In then end, the book was an utter disappointment. The majority of the book I spent completely annoyed, perhaps even angry, with Volts writing style. The first person style combined with what I assume was an attempt to relate to a YA audience entirely annoyed me. Parts of the dialog were so pointless that I literally had to keep from throwing the book across the room in disgust. Take a look at the example below.
“Huh? Oh… thanks,” said Jonas, making a funny face by twitching his nose.
“Can I use the restroom?” asked Carla.
“Sure,” I replied.
“You guys are already going to bed?” asked Jonas in disbelief.
“Ah, yes, it’s almost 11:30p.m.,” replied Carla, looking at her watch.
“So? Tomorrow is Sunday. We can sleep in late,” replied Jonas.
Details such as Carla asking to go to the restroom are parts of Volts story that simply make the story long and boring. Nobody cares that she needs to use the restroom unless something of importance is going to happen.
Normally I’m pretty forgiving of grammatical errors and even sentences or paragraphs that are a little uncomfortable, but this book was riddled with ridiculous dialog as the quote below showcases.
“Look! Is that Senator Kennedy?” said Jonas, pointing toward a signed photo of Kennedy on the wall just as the waitress showed up to take our orders and drop off a basket of breadsticks.
“These are really good,” said Jonas, eating one.
“There’s nothing better tahn warm bread on a cold day like today,” I said, looking out the window…
Shortly therafter Jonas’ character repeats almost the same line about his food being good.
Margaret came by and dropped off our meals.
“This is really good,” Jonas said, taking a bite of his sub. “You don’t know what you’re missing.”
That played zero part in the plot; it played zero part in any entertainment value of the story. It felt as though someone had told A.A. Volts that in order to be a good writer, you need to include as many details as possible and he took it as simply recording every thought a person might have in real life. Descriptions of things that are entirely obvious were either demeaning or simply a waste of time that I wasn’t sure I would make it through the book. Descriptions of mountains as being huge, as if we didn’t know mountains were huge. How about describing the mountains in a way I can picture said mountains in my head by explaining if they are snow capped and covered in a blanket of centuries old pine trees. Not just, they are huge. Really?

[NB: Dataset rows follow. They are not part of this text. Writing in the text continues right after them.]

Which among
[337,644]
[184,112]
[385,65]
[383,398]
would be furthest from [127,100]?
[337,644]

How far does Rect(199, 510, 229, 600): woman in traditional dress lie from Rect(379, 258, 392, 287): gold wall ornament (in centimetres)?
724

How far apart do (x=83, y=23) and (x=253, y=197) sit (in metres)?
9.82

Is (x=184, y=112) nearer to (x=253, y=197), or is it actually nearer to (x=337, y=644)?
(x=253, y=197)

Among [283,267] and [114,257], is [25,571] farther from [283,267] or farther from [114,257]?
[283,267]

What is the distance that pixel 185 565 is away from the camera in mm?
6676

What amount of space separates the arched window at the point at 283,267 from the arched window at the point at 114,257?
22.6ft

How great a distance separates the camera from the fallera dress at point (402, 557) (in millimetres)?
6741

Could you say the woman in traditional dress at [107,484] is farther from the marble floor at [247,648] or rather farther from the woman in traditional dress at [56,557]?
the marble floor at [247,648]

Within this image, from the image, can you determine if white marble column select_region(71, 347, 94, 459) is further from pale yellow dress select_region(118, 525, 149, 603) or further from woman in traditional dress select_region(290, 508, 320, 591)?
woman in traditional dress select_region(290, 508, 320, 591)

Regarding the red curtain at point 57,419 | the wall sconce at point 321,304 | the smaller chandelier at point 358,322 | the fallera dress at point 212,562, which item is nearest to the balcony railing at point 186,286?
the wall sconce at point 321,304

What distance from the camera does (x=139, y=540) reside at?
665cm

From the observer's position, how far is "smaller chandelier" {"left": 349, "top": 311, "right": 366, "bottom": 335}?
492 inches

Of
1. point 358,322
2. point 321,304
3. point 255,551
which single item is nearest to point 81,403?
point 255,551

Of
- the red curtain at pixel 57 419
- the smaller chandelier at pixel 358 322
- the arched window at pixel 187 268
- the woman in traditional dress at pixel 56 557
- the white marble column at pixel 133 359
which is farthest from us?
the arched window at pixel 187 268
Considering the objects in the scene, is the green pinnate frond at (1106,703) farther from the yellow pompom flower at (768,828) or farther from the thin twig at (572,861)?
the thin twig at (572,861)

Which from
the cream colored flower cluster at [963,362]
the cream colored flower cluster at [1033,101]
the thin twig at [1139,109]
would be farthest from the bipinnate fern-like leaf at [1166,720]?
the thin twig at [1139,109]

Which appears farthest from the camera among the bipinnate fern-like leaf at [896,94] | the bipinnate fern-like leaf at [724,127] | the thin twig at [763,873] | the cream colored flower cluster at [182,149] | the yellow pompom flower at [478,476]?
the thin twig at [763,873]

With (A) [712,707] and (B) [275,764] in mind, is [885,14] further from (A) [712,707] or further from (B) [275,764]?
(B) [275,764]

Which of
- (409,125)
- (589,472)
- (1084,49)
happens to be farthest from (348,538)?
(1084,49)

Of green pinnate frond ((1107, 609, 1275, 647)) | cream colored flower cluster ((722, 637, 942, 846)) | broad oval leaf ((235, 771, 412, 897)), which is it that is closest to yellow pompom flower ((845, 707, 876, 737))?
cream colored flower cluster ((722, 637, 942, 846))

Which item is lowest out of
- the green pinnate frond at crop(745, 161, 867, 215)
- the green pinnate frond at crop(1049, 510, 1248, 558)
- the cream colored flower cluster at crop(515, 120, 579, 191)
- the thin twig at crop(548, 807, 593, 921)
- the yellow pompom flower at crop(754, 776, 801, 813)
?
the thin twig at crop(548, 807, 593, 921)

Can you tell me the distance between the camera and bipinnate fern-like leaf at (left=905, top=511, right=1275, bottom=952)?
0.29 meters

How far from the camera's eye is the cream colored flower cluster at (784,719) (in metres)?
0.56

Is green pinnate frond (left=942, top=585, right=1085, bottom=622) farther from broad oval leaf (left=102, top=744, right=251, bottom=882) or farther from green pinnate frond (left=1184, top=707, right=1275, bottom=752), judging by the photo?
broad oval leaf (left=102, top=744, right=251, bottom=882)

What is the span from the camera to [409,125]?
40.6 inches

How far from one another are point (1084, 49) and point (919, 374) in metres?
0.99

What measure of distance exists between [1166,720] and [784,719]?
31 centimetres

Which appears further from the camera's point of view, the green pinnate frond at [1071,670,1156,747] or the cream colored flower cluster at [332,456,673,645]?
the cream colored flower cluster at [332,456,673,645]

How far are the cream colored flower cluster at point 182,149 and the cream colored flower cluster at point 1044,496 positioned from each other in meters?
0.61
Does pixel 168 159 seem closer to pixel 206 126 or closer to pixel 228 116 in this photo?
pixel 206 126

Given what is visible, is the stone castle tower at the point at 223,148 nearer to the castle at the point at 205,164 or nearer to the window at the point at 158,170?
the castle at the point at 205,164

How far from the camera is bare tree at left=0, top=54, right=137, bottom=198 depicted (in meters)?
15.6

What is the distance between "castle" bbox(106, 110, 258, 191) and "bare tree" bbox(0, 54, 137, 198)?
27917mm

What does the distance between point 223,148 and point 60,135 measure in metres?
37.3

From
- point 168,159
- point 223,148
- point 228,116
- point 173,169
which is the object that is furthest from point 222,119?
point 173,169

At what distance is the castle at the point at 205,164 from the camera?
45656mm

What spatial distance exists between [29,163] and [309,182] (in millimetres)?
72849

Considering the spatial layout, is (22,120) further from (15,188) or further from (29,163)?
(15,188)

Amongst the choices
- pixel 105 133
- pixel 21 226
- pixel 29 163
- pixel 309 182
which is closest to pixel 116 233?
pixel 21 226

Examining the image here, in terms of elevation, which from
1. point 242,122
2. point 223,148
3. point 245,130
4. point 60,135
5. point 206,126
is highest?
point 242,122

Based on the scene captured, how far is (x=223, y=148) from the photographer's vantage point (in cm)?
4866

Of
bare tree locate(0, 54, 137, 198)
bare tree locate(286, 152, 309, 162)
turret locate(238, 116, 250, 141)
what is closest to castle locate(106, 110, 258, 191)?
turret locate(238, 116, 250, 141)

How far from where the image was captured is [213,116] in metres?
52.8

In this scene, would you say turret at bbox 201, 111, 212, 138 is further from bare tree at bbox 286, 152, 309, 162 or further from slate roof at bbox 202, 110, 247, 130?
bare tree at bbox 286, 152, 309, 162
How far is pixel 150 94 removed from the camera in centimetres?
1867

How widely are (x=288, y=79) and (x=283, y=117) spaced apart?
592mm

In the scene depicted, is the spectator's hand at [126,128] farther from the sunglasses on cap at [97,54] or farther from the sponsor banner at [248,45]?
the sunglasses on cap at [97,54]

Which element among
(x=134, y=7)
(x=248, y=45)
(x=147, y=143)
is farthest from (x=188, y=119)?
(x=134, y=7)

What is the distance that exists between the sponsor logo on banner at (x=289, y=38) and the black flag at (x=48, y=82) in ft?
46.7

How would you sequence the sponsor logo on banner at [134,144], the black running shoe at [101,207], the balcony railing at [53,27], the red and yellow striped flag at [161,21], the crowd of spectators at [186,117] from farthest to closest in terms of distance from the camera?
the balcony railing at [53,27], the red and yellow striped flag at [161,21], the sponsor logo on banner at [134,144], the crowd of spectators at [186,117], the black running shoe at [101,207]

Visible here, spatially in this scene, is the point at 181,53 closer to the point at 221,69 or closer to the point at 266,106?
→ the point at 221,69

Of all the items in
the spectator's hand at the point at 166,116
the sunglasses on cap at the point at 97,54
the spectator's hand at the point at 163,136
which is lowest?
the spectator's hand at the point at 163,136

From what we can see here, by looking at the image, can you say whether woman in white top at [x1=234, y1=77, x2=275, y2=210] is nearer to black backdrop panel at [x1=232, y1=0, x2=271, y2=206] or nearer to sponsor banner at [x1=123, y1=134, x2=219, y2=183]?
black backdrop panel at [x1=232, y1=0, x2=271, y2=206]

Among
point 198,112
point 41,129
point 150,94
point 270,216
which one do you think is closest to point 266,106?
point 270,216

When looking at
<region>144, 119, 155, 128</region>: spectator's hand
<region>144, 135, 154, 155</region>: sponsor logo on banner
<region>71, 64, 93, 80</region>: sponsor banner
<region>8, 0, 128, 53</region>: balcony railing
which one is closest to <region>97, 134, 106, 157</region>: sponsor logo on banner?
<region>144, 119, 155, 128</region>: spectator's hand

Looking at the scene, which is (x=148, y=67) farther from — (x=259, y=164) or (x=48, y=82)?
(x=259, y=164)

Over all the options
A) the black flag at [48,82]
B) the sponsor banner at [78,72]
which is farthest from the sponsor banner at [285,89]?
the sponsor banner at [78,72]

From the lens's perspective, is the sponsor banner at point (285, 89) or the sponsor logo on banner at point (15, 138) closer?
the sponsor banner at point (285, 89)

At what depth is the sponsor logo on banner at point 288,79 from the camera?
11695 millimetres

Few, nay, no book has ever made me so upset while reading it as this book has. I even held off posting this review for a couple months just to be sure I’ve let it sink in so as to try to be objective and I have returned now to write this final paragraph and my disdain for the writing style has not waned. Alas, I still had to give the book 2 stars instead of just one because I loved the concept of the story. The plot was good, it just wasn’t well executed. I won this book on a First Reads, Goodreads.com giveaway and was very excited to read this. I’m just glad I didn’t spend money on the book. It was still worth reading but only because it was free.